## Page extract
◆ ◆ ◆ ◆ ◆

The five-second rule

Dear Reid,

I need your help to settle an argument between my boyfriend and I. You see, he claims that food is still edibile within ten seconds of being dropped on the ground. Bacteria and germs, he says, can’t move that quickly, so it’s perfectly safe to eat, say, a potato chip if you are able to rescue it within ten seconds of ground contact. I, however, think that is disgusting.

Everyone knows that the rule is five seconds! That’s why they call it the five-second rule! Imagine all the bacteria and germs and other creepy crawly things that can climb onto a potato chip in ten seconds—you can’t! It’s unimaginable! Five seconds is a totally different story. Am I right?

Prissy about Pringles

I know how you feel. Unfortunately, though, there is no hard-and-fast rule about how long it takes for a potato chip to gather creepy crawly things when dropped on the ground. In fact, it’s more about the condition of the ground on which is dropped. Observe:

Enough said?


One Response to “The five-second rule”

  1. Aurora Says:

    It depends on the cleanliness of the surface that you’re dropping food on. Clean surfaces can sometimes merit a ten second time limit, dirtier surfaces need five seconds.

    However, it’s safe to say that if you drop something and pick it up with a few extra toppings, even though there’s nothing sticky on the food originally, you shouldn’t eat it. Like in that NASTY video. Ew.

◆ ◆ ◆ ◆ ◆

## Provided material
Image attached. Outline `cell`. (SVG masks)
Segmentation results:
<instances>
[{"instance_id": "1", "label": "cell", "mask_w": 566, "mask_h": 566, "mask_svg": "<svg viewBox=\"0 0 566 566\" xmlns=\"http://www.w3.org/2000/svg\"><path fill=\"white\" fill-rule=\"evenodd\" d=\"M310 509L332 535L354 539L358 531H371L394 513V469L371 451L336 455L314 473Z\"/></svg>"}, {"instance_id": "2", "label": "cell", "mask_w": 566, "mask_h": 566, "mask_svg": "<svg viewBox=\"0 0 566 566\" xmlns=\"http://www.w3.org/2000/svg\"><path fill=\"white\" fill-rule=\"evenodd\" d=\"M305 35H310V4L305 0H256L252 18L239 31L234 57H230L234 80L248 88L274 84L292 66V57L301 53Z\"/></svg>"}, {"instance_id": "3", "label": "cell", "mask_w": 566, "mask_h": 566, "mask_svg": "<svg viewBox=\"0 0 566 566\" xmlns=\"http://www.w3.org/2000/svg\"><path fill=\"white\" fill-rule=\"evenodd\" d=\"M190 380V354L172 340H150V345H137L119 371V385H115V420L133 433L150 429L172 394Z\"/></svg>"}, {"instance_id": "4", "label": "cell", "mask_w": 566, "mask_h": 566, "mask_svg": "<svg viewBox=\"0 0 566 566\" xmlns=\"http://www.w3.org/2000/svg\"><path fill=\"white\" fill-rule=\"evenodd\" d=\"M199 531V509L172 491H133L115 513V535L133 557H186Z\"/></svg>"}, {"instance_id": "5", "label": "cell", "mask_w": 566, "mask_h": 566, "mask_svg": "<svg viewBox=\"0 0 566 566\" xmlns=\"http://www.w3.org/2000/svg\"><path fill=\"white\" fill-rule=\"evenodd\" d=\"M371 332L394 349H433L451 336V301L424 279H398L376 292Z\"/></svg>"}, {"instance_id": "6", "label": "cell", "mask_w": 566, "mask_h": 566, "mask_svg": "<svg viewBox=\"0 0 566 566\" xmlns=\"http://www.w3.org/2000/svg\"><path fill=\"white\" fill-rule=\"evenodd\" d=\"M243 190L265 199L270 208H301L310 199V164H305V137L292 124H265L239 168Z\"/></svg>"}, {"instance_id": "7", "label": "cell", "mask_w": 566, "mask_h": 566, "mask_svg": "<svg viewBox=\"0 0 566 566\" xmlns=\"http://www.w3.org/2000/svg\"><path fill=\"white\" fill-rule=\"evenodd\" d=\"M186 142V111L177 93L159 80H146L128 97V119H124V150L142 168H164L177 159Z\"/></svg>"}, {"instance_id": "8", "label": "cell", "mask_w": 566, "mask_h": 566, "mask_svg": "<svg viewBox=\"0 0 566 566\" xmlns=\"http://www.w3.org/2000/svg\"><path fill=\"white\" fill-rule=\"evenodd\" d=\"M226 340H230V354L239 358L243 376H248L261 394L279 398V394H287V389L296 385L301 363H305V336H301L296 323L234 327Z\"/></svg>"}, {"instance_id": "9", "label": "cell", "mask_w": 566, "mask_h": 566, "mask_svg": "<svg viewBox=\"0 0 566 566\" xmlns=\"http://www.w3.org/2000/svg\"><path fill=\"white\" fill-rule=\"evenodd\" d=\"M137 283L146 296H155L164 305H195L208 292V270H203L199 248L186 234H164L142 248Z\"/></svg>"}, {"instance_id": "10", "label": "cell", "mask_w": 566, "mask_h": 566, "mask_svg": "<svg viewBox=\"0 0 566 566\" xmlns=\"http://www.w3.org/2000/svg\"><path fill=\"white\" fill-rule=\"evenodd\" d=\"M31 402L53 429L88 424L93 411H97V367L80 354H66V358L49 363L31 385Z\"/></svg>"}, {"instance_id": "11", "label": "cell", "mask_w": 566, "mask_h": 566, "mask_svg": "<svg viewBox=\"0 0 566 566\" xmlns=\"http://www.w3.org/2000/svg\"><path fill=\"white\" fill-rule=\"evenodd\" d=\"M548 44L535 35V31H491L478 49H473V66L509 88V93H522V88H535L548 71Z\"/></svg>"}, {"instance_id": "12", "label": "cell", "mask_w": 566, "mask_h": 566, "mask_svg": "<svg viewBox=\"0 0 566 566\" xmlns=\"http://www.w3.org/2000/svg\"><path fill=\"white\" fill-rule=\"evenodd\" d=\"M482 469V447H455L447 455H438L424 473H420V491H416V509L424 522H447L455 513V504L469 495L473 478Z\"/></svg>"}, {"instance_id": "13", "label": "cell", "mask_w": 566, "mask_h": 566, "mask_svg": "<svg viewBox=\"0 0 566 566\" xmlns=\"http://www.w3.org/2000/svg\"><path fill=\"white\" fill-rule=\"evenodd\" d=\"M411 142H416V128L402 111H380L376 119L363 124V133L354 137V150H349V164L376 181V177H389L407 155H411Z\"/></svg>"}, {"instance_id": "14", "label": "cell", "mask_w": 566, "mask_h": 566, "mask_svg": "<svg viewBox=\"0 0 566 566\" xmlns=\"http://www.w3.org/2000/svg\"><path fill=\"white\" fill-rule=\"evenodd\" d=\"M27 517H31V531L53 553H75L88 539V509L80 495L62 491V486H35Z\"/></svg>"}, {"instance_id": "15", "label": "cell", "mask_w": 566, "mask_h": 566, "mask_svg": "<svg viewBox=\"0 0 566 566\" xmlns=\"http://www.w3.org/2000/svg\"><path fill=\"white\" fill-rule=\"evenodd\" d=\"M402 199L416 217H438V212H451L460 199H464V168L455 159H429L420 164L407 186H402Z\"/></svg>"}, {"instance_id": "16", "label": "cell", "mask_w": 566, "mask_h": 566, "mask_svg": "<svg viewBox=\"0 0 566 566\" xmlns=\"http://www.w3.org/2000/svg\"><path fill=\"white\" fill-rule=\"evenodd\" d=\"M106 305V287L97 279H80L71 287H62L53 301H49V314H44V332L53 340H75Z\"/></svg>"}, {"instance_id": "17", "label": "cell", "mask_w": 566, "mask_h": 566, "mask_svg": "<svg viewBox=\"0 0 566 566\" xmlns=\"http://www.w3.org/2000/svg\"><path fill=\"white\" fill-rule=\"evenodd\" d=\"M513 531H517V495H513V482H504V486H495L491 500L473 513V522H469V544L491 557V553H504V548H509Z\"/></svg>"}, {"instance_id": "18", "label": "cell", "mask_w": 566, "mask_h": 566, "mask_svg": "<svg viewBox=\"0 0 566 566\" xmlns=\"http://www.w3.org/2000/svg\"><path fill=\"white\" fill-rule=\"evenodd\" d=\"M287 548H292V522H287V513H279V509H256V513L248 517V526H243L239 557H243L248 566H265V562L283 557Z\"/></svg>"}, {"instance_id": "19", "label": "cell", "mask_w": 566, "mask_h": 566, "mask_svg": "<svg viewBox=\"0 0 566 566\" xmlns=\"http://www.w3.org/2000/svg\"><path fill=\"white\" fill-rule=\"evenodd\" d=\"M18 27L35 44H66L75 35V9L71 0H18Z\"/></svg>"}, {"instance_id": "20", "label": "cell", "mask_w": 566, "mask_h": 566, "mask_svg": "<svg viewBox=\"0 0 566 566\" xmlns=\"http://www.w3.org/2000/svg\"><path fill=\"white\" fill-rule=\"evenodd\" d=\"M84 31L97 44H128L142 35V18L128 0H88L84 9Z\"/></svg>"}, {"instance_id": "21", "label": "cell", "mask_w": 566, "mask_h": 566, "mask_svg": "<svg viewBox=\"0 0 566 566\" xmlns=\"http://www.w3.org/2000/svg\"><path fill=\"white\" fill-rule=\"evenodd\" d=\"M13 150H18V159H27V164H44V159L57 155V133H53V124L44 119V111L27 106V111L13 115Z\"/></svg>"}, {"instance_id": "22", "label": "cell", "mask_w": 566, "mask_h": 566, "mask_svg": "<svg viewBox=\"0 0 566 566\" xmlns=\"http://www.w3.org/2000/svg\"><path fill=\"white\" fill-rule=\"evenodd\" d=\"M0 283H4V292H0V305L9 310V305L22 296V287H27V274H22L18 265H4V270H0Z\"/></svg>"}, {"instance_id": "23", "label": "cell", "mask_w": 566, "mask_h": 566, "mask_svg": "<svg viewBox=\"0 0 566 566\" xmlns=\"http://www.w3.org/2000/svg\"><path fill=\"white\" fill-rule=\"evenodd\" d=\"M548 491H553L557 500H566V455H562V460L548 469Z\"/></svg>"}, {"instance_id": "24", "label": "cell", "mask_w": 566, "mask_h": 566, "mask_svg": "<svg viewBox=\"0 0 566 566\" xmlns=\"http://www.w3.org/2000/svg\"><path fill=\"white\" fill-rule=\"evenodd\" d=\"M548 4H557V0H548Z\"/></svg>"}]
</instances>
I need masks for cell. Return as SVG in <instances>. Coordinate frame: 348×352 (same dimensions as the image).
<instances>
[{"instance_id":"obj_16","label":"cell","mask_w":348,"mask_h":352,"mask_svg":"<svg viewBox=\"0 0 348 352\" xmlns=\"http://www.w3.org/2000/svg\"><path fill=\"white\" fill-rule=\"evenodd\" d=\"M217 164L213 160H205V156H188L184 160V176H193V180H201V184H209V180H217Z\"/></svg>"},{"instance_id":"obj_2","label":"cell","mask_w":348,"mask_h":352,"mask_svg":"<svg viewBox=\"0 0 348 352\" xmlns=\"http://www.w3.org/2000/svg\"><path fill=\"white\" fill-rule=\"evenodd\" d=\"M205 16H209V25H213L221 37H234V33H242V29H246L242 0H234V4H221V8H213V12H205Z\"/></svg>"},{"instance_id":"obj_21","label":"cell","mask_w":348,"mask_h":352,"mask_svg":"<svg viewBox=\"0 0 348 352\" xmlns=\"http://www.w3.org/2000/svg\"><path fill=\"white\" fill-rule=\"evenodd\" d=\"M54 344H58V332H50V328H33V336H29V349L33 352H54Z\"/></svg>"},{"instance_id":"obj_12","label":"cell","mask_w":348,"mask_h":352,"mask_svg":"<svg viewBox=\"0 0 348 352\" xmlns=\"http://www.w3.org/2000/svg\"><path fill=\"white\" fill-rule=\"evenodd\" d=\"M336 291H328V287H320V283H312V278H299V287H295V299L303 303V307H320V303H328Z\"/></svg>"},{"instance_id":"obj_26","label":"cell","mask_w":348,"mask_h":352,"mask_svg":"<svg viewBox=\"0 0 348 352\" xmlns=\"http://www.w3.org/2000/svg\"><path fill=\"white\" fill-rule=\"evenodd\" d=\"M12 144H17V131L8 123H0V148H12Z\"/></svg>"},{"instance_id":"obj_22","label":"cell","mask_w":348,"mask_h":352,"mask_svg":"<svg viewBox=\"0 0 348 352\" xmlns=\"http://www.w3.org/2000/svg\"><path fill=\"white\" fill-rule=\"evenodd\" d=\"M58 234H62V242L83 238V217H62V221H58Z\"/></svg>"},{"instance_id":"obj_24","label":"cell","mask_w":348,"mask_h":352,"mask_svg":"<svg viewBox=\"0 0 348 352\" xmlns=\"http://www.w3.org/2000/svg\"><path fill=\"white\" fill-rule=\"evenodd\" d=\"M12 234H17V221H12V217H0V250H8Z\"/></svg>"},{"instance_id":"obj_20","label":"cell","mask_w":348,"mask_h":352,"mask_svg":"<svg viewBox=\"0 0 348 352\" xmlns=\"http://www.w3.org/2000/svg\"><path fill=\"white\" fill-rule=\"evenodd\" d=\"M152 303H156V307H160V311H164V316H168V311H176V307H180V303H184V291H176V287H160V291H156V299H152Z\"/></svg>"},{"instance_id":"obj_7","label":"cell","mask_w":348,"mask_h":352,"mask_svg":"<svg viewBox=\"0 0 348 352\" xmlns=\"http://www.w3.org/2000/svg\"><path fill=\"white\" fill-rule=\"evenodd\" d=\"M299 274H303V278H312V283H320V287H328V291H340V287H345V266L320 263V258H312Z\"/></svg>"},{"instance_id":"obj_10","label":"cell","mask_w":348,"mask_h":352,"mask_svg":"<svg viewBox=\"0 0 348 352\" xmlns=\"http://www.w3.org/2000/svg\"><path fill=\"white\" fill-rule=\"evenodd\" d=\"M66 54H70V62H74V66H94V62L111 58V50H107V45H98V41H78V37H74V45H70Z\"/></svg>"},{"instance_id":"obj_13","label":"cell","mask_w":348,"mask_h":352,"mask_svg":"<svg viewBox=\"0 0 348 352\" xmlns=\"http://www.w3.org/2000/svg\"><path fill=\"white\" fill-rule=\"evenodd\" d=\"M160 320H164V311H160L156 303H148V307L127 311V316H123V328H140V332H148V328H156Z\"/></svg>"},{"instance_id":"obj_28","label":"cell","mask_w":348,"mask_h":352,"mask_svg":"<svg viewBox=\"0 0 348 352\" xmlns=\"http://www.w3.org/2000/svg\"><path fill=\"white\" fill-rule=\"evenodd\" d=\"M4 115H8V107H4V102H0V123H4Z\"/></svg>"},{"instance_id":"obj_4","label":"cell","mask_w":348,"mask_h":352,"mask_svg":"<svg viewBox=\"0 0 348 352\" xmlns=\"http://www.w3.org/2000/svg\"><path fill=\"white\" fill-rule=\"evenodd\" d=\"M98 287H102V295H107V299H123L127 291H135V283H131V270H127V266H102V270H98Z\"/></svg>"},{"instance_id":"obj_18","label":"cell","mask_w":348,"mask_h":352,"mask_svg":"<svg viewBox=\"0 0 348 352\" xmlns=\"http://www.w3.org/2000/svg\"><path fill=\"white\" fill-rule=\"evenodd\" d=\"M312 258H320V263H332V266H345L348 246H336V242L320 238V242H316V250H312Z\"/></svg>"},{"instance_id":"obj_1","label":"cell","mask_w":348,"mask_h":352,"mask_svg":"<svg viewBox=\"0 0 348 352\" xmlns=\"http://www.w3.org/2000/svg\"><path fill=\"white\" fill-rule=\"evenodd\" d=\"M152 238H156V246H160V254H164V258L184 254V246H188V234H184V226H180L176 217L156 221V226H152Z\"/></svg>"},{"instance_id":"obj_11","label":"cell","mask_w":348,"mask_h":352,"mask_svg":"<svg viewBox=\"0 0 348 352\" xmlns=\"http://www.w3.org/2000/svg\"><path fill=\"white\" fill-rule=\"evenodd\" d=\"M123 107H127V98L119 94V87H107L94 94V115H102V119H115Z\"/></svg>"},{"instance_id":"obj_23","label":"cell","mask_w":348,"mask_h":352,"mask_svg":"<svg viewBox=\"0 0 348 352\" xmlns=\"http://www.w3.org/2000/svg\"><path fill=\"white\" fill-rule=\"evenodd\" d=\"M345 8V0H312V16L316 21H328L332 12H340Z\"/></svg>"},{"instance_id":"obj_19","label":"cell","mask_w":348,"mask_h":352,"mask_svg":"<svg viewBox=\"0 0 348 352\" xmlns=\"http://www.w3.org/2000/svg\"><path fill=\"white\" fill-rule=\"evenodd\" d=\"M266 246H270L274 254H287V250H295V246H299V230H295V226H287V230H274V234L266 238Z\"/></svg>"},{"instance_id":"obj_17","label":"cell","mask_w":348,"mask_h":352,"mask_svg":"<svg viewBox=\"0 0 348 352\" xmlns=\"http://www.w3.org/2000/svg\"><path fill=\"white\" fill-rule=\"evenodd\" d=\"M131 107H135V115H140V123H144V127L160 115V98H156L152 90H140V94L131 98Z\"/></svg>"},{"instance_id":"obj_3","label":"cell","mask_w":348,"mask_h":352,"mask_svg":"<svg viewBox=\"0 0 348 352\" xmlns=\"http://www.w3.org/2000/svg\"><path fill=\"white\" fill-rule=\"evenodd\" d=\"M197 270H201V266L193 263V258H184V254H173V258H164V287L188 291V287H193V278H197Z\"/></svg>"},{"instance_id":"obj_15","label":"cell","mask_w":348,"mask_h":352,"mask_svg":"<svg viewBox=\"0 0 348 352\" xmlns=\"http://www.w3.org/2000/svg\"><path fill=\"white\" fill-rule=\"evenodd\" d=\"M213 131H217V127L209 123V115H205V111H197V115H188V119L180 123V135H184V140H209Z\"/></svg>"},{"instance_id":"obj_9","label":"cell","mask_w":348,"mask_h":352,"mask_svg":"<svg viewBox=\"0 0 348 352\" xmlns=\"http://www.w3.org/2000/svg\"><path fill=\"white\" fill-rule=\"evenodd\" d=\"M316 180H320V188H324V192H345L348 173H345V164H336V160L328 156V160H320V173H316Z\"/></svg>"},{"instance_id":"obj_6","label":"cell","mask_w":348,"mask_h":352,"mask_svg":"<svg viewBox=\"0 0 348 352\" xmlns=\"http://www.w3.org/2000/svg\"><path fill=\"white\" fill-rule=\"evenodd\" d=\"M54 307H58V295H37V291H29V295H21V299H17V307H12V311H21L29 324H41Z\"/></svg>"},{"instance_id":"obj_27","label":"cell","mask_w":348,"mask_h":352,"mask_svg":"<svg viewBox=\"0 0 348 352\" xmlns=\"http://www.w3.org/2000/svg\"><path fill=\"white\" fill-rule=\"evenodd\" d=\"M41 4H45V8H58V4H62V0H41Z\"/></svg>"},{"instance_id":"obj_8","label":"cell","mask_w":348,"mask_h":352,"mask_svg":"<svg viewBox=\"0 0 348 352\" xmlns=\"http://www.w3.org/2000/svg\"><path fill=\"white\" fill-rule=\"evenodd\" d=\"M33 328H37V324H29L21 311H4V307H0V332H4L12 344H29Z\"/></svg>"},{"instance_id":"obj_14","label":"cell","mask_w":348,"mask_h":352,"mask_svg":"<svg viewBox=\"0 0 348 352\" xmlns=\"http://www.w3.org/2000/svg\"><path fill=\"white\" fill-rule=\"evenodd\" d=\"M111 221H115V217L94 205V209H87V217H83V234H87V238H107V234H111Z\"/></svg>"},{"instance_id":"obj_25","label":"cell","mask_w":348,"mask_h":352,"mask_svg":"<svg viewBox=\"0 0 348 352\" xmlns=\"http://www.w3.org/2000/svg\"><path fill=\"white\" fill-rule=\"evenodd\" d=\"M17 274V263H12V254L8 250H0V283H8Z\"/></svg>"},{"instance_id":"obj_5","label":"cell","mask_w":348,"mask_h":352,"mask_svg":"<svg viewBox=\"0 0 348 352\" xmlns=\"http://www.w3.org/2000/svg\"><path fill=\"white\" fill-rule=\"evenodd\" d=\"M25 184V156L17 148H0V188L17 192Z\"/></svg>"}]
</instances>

◆ ◆ ◆ ◆ ◆

## Exercise requirements
A) From the five-second rule post, echo the passage starting with "Enough said?" and going on through "need five seconds.".
B) In the five-second rule post, how many seconds does the boyfriend claim dropped food remains safe to eat?

## Answers to the tasks
A)
Enough said?


One Response to “The five-second rule”

  1. Aurora Says:

    It depends on the cleanliness of the surface that you’re dropping food on. Clean surfaces can sometimes merit a ten second time limit, dirtier surfaces need five seconds.

B) Ten seconds.